** Directions **
Count the lines in the material below that contain the word "pixel". Reply with the number alone.

** Start of Input data **

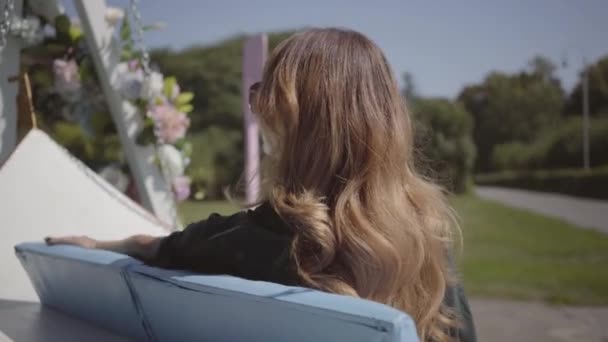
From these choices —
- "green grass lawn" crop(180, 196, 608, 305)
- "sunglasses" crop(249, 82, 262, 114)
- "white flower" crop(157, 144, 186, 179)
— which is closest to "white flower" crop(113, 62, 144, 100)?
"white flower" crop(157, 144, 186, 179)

** End of Input data **
** Start of Input data **

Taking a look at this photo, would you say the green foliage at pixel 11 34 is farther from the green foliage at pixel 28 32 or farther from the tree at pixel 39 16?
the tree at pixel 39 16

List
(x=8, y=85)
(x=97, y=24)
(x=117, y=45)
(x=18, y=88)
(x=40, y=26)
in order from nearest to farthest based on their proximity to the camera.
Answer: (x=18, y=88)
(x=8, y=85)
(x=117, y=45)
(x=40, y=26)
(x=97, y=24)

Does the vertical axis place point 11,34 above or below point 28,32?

** End of Input data **
** Start of Input data **

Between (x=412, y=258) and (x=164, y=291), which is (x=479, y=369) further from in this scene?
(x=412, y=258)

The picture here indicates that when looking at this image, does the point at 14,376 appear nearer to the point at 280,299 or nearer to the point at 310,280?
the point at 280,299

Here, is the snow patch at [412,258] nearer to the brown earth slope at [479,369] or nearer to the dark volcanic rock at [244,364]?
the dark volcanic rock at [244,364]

** End of Input data **

** Exercise solution **
2